Seither geht es bergauf. Es wurde so etwas wie eine dritte Phase der grün-roten Langzeit-Entwicklung eingeleitet. Die finanziellen Altlasten sind längst getilgt, in der Meisterschaft ist ein Platz unter den Top Five fast schon die Regel. Im EHF-Cup und im nationalen Pokalwettbewerb qualifizierte man sich zuletzt fast jedes Jahr für die Endrunden. Doch genau in diesen Finals offenbarte der SCM seine derzeit wohl größte Schwäche: Immer wenn es wirklich darauf ankommt, reicht es eben doch nicht für den ganz großen Erfolg. Das war 2018 in beiden Final Four der Fall (wobei das Halbfinal-Aus im EHF-Cup vor eigenem Publikum in der Getec-Arena besonders wehtat), jetzt wiederholte es sich in Hamburg.
 
Ob sich dahinter ein generelles mentales Problem verbirgt, ob zu viel Selbstsicherheit oder eventuell die Angst vor der eigenen Courage im Spiel sind, lässt sich von außen nur ganz schwer beurteilen. Dazu müssten Leute, die etwas von der Sache verstehen, ganz lange und ganz tief ins Team hineinschauen und hineinhorchen. Sicher scheint nur: Will der Verein in den nächsten Jahren seine erfolgreiche Entwicklung fortsetzen und ganz oben mitmischen oder sogar wieder einmal in der Champions League angreifen (wofür die rein sportlichen Voraussetzungen ja allemal da zu sein scheinen – siehe moderner Tempohandball), sollte dieses Manko unbedingt abgestellt werden.
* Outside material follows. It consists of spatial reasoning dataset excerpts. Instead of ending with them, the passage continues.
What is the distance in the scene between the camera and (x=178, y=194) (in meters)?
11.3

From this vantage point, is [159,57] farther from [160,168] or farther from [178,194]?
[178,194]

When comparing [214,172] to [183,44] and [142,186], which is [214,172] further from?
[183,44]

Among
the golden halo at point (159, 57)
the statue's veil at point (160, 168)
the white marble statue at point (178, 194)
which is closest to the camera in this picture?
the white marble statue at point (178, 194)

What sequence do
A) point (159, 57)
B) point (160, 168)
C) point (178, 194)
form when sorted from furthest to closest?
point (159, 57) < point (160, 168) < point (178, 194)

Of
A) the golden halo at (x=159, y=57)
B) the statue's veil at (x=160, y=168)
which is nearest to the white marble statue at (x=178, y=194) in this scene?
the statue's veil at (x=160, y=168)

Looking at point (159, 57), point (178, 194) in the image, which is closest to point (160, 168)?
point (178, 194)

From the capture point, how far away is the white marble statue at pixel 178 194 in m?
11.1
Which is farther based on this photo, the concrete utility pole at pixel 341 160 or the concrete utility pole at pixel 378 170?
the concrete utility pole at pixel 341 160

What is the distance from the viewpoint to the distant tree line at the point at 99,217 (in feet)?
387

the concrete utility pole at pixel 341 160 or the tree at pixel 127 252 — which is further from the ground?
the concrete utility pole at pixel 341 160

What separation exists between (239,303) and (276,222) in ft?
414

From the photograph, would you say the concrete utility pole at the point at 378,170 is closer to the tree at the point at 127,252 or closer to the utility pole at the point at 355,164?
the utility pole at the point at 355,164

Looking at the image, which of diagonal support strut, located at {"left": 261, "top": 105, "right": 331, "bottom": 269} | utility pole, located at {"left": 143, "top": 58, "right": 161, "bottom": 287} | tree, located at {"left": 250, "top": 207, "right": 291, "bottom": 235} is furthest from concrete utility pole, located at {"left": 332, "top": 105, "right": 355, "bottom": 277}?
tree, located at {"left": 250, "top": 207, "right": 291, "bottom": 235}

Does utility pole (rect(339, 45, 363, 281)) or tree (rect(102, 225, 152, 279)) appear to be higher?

Je eher, desto besser. Rudi Bartlitz

Der SC Magdeburg

Gegründet wurde der Verein 1955 unter dem Namen SC Aufbau Magdeburg. Ihm gehörten auch die Handballer an. Seit 1965 trägt er den Namen SCM. Der SCM ist der erste deutsche Handballverein, der 2002 die Champions League gewann. Zuvor war man 2001 deutscher Meister geworden. Mit  dem DHB-Pokal (den sie zuvor schon einmal 1996 an die Elbe holten) sicherten sich die Magdeburger 2016 in ihrer 60. Saison ihren 30. Titel im Herrenbereich. Zu den Erfolgen zählen ferner der Europameistertitel für Vereinsmeisterschaften 1981, der EC-Sieg der Landesmeister 1978 und 1981, drei Siege im EHF-Cup sowie zehn DDR-Meisterschaften. Hinzu kommen vier Pokalsiege in der DDR. Nach der Wende gehören die SCM-Handballer ohne Unterbrechungen der Bundesliga an. Der SC Magdeburg beendete die letzte Saison auf Platz 4 in der deutschen Eliteliga.